IRVING, Texas -- If you were having second thoughts about buying that Dez Bryant jersey as a Christmas gift, Cowboys owner/general manager Jerry Jones eased them on Tuesday morning.
Bryant is nearing the end of his rookie contract, and his next one promises to be incredibly lucrative. With one regular season game remaining on his deal – not to mention the playoffs – Bryant is currently the NFL's leader in receiving touchdowns, with 14. Bryant is also over the 1,200-yard mark for the third-straight season, with one more week to add to that tally.
The type of contract he'll get has been a popular topic this season. It looked like the Cowboys were set to extend Bryant during training camp, but those talks fell through. Ever since, the 26-year-old has been making quite the case for himself as one of the NFL's top receivers.
"The key thing is, in agreements – and these are agreements – to be trite, two have to agree," Jones said Tuesday in an interview with 105.3 FM The Fan. "We've just got to come to an agreement there."
That's not exactly encouraging to hear, considering how long these contract negotiations have gone on.
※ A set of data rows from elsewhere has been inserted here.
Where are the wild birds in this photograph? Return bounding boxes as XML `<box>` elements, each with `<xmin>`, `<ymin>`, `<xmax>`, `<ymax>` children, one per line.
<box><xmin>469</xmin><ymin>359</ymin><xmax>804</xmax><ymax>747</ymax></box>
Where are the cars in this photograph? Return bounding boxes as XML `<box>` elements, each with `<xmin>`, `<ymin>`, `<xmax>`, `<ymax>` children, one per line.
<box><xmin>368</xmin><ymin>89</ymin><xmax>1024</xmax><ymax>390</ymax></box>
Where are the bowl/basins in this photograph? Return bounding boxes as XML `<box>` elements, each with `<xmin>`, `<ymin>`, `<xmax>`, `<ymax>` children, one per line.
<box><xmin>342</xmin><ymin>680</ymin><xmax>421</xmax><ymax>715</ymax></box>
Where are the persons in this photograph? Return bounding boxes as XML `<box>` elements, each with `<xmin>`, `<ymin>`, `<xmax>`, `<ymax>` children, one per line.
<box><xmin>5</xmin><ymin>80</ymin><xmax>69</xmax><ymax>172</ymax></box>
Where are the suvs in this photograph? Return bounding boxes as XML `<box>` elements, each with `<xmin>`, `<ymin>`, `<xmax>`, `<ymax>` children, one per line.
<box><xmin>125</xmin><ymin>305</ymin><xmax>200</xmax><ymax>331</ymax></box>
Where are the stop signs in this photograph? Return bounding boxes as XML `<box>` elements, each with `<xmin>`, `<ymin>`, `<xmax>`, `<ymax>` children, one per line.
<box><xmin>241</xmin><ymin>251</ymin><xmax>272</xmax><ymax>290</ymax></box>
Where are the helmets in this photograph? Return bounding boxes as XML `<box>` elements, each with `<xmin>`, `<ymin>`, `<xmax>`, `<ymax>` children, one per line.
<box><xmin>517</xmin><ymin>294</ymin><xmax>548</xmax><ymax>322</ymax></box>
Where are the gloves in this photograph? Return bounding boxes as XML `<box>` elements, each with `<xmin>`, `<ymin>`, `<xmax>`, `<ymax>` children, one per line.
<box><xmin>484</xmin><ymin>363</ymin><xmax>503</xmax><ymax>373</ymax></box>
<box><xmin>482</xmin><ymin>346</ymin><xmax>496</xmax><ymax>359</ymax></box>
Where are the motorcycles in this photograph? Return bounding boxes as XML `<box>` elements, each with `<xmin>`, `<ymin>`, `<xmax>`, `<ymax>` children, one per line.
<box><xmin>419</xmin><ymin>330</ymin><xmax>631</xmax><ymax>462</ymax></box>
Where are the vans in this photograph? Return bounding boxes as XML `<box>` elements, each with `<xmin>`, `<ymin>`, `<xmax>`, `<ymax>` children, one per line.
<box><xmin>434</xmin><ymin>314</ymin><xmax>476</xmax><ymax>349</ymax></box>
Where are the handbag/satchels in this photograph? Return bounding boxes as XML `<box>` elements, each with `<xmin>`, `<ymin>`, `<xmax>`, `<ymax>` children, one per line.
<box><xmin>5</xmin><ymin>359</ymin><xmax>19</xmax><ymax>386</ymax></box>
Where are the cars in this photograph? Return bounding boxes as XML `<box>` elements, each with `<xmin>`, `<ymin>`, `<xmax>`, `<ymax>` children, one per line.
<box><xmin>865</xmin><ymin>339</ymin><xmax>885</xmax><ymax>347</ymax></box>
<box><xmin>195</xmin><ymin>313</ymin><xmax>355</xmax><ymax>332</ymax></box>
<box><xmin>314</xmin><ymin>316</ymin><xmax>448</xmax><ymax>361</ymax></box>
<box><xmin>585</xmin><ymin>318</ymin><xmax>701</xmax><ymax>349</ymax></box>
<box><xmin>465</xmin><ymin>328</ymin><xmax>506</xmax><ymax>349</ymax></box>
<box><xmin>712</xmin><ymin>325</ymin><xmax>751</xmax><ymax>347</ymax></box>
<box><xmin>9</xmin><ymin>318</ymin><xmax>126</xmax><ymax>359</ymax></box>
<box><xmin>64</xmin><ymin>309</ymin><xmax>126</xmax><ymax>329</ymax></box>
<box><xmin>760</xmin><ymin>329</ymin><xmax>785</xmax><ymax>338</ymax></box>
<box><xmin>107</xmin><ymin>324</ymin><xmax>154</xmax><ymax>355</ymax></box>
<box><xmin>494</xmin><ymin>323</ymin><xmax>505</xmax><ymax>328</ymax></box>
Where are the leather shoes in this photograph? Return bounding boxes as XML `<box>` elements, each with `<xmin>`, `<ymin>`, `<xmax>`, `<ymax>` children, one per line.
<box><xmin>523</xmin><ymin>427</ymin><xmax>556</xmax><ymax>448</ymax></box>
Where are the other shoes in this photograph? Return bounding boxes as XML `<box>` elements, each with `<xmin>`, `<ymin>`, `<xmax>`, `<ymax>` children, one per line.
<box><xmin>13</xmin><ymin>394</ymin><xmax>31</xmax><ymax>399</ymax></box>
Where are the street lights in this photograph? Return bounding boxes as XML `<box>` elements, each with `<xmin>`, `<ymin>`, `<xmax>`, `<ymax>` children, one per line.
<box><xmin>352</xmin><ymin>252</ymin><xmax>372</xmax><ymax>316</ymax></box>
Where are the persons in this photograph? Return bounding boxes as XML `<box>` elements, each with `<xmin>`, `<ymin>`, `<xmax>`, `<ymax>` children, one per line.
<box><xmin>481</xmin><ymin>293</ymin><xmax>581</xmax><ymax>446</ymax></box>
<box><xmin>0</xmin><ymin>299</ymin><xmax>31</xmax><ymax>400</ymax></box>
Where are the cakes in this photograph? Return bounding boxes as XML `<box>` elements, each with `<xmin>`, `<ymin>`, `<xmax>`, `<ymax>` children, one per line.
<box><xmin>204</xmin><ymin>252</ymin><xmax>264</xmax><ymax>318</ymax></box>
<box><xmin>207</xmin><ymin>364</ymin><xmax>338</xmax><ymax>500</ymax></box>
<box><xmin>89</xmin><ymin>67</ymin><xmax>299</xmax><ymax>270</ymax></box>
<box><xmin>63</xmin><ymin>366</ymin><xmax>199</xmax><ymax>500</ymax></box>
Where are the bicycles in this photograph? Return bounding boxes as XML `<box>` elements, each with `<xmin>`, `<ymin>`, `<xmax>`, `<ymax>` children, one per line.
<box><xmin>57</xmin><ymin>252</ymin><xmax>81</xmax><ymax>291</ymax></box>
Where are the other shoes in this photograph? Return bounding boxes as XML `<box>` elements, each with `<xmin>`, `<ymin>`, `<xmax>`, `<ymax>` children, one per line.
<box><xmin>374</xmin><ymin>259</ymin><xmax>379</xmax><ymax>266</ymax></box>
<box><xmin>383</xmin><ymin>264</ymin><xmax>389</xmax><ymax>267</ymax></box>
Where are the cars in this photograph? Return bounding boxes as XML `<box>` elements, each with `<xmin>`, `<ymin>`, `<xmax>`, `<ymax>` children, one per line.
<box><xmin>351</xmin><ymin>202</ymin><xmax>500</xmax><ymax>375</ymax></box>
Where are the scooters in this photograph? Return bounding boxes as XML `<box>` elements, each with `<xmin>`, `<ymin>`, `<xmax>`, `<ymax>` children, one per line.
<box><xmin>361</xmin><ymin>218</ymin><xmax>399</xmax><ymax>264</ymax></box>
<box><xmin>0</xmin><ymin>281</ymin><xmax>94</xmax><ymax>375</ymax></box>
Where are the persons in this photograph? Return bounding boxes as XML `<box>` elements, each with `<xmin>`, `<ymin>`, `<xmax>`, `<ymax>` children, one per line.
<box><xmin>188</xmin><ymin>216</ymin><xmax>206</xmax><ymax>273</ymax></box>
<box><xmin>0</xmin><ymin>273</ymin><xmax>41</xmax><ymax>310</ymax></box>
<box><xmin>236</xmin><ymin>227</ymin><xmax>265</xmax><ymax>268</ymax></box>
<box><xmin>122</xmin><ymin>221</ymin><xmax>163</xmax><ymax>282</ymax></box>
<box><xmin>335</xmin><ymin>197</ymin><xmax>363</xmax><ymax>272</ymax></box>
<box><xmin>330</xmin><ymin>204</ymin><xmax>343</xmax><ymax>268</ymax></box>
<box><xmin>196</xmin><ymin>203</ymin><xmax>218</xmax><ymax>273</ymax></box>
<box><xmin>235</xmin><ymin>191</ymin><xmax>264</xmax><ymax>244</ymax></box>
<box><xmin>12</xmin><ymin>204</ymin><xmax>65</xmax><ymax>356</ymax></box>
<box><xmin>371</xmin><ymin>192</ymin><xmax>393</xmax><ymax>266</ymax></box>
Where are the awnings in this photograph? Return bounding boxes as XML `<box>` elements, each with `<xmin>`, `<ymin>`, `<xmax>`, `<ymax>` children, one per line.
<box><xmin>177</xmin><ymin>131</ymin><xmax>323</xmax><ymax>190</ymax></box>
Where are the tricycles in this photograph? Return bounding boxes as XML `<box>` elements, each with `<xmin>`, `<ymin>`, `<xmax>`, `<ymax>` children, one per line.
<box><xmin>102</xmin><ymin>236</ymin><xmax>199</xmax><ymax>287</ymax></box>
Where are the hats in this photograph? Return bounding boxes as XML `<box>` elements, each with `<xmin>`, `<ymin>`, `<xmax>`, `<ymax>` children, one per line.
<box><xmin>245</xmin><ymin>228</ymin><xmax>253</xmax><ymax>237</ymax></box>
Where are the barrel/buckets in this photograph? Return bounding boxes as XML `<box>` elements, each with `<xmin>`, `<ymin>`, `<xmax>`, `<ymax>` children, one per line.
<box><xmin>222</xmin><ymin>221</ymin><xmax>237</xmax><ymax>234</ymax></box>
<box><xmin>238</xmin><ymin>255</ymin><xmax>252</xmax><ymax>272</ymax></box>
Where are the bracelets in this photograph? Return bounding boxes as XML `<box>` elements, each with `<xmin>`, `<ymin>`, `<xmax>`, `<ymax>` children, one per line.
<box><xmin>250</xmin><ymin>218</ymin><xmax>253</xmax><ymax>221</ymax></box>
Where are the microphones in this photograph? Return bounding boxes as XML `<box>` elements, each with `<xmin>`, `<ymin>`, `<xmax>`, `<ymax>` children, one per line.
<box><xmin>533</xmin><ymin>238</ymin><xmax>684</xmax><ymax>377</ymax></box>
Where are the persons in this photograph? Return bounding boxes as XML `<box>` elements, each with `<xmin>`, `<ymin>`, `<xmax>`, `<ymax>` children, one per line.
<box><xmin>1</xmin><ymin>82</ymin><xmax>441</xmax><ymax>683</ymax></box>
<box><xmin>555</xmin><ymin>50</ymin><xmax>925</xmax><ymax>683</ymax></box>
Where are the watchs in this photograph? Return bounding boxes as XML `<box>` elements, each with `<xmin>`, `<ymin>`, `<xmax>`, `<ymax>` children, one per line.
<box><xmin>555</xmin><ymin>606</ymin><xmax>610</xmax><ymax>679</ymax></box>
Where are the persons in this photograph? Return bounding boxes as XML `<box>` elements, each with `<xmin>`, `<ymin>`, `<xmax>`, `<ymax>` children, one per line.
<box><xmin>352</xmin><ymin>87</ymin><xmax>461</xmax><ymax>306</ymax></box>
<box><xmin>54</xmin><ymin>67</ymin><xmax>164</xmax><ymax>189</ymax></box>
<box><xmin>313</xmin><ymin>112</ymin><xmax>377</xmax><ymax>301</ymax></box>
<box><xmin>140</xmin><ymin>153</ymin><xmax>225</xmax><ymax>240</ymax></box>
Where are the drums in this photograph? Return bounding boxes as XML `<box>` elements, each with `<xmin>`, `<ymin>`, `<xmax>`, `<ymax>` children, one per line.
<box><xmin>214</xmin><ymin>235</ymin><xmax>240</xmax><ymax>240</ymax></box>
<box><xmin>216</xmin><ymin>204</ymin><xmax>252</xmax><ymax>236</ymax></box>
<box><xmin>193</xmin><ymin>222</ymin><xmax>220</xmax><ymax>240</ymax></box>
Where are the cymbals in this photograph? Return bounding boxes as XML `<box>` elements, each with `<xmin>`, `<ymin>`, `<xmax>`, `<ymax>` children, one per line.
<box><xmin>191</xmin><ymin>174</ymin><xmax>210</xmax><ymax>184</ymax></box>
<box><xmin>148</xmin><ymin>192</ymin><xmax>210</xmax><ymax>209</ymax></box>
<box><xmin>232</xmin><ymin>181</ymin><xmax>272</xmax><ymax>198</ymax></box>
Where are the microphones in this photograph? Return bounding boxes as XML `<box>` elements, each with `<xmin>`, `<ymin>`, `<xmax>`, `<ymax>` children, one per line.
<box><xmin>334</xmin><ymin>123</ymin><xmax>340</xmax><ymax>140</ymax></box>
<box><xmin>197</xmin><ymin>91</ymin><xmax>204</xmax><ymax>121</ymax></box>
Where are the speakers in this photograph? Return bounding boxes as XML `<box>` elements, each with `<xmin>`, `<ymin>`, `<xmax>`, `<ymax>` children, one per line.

Bryant is reportedly seeking to become one of the game's three highest-paid receivers, while the Cowboys would love to sign a more team-friendly deal.
"We've got to really look at how we go forward managing our dollars," Jones said. "Every dollar that one player gets is not there for the next player or for another player. And so this thing has to be balanced out."
Given comments like that, Jones was asked bluntly if Bryant would wind up leaving the Cowboys in free agency – and his answer was emphatic.
"No, we have the franchise – for sure. Not at all," he said. "You're talking about Dez? No, we have the franchise alternative – which I thought everybody was aware of."
The Cowboys reserve that right to franchise Bryant – a move that would cost them somewhere in the neighborhood of $12 million to secure him to a one-year deal. Bryant said in November that he'd be "disappointed" if the Cowboys opted for that course of action, but it would prevent him from testing the free agent market.
NFL teams can designate a player with their franchise tag twice, which means the Cowboys can hold on to Bryant until after the 2016 season without securing a long-term deal – though it's hard to imagine that won't happen sooner, rather than later.
In talking about Bryant, Jones brought up his memories of a lengthy contract negotiation with another big-name Cowboy – an experience he said he'd prefer not to repeat.
"I can take you pretty far back when we didn't lock up high-profile players – Emmitt Smith," he said. "Way back there, after we won the Super Bowl, we didn't lock him up there until two games into the next season. That wasn't a good experience."